Highway is an inward journey you must embark upon


When was the last time you were so engrossed in a movie that it took hours to grapple with the real world? The movie, ‘Highway’ is a 133-minute meditation session which will leave you in a zen-like stupor, as if someone just woke you up from a blissful dream you’d wish had never ended.

Circa 1991, the posters of ‘Dil Hai Ke Manta Nahin’, a road movie starring Pooja Bhatt and Aamir Khan proclaimed: A journey into a woman’s heart. Year 2014, the same line is a befitting description for ‘Highway’, a road movie starring Alia Bhatt and Randeep Hooda (Both in their career-best performance).

To begin with, ‘Highway’ isn’t a ‘movie’, it’s a ‘journey’, isn’t an ‘escape’ but ‘retreat’, isn’t ‘experience’ but ‘meditation’. The film is about a girl being kidnapped by four unruly men and taken from Delhi to Rajasthan, to Haryana, Himachal Pradesh and Kashmir.

Far from such itinerary-like description, ‘Highway’ is about the journey than the destinations highlighted in the promos. Director Imtiaz Ali chooses to keep the script aligned with this core philosophy of life being about journey rather than destination. In an interview, Imtiaz Ali said that all he had was a basic storyline and the entire script was ready after the shoot was over. This random approach lends a raw tone to this film, where a line inscribed on the truck does the talking instead of the characters mouthing smart one-liners.
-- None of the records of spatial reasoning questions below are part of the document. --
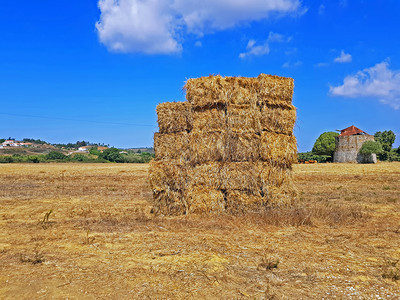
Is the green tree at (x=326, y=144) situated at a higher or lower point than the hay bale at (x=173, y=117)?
higher

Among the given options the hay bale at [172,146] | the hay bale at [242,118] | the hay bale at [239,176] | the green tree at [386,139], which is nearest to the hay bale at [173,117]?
the hay bale at [172,146]

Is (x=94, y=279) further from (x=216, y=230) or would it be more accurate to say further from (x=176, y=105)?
(x=176, y=105)

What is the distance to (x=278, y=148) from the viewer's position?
9.16m

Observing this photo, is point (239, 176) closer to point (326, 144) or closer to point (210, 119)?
point (210, 119)

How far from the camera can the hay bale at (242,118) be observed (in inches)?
352

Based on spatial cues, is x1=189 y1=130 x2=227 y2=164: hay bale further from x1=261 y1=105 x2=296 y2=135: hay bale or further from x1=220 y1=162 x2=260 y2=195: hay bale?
x1=261 y1=105 x2=296 y2=135: hay bale

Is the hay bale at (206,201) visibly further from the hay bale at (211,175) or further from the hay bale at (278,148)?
the hay bale at (278,148)

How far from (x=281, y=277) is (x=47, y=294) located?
324 cm

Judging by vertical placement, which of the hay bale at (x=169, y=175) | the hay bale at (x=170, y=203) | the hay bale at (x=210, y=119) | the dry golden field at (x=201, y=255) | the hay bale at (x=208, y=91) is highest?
the hay bale at (x=208, y=91)

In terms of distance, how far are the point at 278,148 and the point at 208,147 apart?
82.6 inches

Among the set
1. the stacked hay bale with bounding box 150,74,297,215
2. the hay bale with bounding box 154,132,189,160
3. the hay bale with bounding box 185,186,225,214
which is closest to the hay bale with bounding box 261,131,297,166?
the stacked hay bale with bounding box 150,74,297,215

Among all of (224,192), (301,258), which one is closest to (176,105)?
(224,192)

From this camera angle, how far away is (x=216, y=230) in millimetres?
7312

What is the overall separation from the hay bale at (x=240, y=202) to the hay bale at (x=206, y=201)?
0.20 m
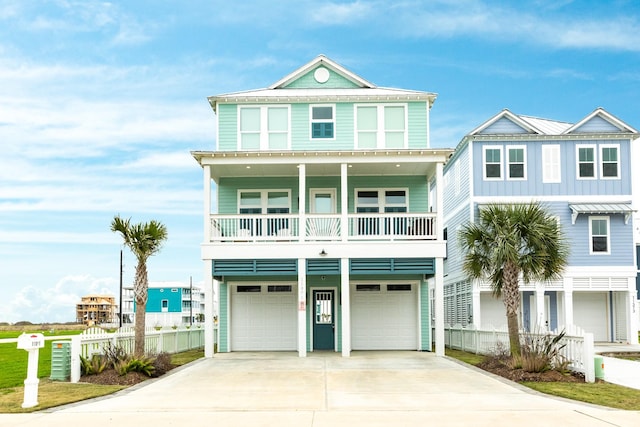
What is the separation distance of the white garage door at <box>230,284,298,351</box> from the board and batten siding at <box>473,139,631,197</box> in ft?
32.3

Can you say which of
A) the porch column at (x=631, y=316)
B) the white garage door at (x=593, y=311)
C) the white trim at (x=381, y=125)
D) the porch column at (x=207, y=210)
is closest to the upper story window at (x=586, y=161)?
the porch column at (x=631, y=316)

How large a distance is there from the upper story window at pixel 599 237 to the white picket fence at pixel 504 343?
7331mm

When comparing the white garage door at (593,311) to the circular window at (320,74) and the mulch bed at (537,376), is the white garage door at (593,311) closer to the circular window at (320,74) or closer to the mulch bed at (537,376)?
the circular window at (320,74)

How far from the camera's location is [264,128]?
85.6ft

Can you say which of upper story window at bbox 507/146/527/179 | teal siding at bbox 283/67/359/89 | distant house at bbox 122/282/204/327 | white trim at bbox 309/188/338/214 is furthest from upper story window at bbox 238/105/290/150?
distant house at bbox 122/282/204/327

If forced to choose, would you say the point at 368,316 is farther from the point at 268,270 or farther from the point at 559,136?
the point at 559,136

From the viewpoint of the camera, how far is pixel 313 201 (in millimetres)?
26078

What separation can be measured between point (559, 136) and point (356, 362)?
15460mm

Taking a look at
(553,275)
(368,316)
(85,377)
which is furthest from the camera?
(368,316)

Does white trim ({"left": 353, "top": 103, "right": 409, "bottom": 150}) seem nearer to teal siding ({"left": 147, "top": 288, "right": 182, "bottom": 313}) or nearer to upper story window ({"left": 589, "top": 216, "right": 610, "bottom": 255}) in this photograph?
upper story window ({"left": 589, "top": 216, "right": 610, "bottom": 255})

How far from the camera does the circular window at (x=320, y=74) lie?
27.2 metres

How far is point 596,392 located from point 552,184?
56.4 feet

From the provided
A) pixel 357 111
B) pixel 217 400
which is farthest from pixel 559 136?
pixel 217 400

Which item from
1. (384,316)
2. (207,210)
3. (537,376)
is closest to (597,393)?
(537,376)
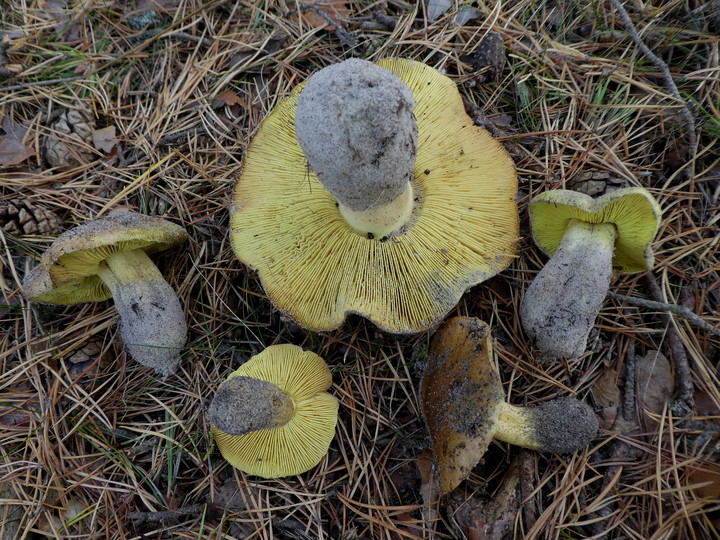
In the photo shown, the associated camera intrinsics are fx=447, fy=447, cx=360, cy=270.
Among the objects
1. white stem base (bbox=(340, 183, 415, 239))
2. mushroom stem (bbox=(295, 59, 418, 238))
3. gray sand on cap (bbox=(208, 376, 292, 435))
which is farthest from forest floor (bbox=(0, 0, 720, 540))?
mushroom stem (bbox=(295, 59, 418, 238))

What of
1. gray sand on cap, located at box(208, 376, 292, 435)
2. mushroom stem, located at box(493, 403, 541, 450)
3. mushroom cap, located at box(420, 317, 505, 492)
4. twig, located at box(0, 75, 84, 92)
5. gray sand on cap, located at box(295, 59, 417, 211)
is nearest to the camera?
gray sand on cap, located at box(295, 59, 417, 211)

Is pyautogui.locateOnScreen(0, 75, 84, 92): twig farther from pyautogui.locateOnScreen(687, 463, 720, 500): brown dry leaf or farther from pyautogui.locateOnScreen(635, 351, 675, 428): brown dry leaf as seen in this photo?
pyautogui.locateOnScreen(687, 463, 720, 500): brown dry leaf

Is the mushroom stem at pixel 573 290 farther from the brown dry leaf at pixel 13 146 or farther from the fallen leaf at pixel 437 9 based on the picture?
the brown dry leaf at pixel 13 146

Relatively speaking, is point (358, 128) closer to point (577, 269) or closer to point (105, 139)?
point (577, 269)

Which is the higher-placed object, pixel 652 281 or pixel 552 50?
pixel 552 50

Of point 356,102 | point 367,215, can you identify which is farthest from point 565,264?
point 356,102

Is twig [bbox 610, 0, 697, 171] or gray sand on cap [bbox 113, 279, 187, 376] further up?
twig [bbox 610, 0, 697, 171]

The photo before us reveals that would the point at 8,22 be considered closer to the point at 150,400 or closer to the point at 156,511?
the point at 150,400
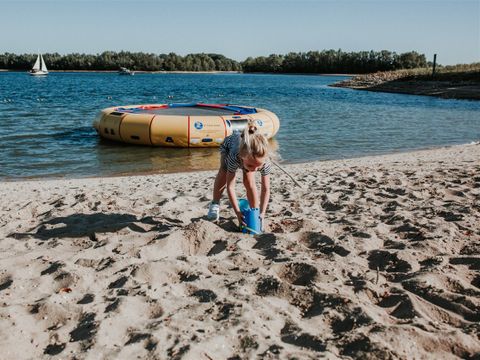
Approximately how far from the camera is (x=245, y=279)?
324 cm

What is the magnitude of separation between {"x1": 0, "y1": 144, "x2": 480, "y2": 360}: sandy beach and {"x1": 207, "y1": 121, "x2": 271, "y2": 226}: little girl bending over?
282mm

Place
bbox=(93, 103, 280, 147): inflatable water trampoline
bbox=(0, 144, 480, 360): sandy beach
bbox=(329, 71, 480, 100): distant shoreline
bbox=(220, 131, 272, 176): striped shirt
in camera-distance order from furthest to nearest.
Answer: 1. bbox=(329, 71, 480, 100): distant shoreline
2. bbox=(93, 103, 280, 147): inflatable water trampoline
3. bbox=(220, 131, 272, 176): striped shirt
4. bbox=(0, 144, 480, 360): sandy beach

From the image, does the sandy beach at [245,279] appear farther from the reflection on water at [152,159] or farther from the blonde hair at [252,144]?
the reflection on water at [152,159]

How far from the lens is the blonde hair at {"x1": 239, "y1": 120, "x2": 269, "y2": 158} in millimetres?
4008

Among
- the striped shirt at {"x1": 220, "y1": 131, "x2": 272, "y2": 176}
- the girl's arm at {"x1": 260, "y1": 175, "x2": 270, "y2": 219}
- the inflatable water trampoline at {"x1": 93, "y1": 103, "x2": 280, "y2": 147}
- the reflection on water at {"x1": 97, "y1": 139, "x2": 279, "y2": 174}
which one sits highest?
the striped shirt at {"x1": 220, "y1": 131, "x2": 272, "y2": 176}

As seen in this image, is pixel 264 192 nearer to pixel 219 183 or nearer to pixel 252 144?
pixel 219 183

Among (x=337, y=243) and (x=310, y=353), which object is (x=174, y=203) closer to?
(x=337, y=243)

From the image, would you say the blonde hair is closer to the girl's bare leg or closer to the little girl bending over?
the little girl bending over

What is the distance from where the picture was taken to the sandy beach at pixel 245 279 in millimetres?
2457

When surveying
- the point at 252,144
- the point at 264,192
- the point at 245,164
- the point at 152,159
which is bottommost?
the point at 152,159

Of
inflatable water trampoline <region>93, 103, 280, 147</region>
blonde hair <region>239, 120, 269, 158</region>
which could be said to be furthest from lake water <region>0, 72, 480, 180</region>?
blonde hair <region>239, 120, 269, 158</region>

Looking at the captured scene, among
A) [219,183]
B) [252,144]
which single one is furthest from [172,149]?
[252,144]

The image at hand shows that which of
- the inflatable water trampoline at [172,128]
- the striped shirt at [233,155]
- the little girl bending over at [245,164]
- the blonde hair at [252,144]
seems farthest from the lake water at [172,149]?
the blonde hair at [252,144]

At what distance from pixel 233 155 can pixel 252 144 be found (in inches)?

Any director in his place would have been tempted to brief his cinematographer to do a National-Geographic-Channel way of capturing the destinations Veera Tripathi (Alia Bhatt) and Mahabir Bhati (Randeep Hooda) travel to. Had it been so, ‘Highway’ would have ended up being a video promo of some Tours & Travel Company. Thankfully, we’re spared of such inanities, and also the melodrama usually doled out in a film with a strong social message.

‘Music is the silence between the notes’ – this quote defines the background score of ‘Highway’ composed by maestro AR Rahman. Silences were never so eloquent in a film and music was never so silent.

Cinematographer Anil Mehta keeps things surprisingly simple and refreshingly restrained, which means you won’t find those fancy filters, fish-eye shots, colour-corrected landscapes and sunlight on snow-capped mountains. The highways appear the way we see or our handycam captures them.

Each moment of this journey is real, except for the fact that the transition of Alia Bhatt’s character from a scared-to-death rich girl to a hopelessly-in-love woman is way too abrupt. But once you buy the idea of a prey falling in love with the hunter, you’re in for a great time.

Nevertheless, the film’s message lingers on your mind and makes you ponder over unanswered questions. Lines like ‘Bandook se do log marte hain, ek jise goli lagti hai aur doosra jo goli chalaata hain’ refuse to leave you hours after leaving the auditorium. To sum it up, ‘Highway’ is a journey that takes you to undiscovered destinations within. Go, explore.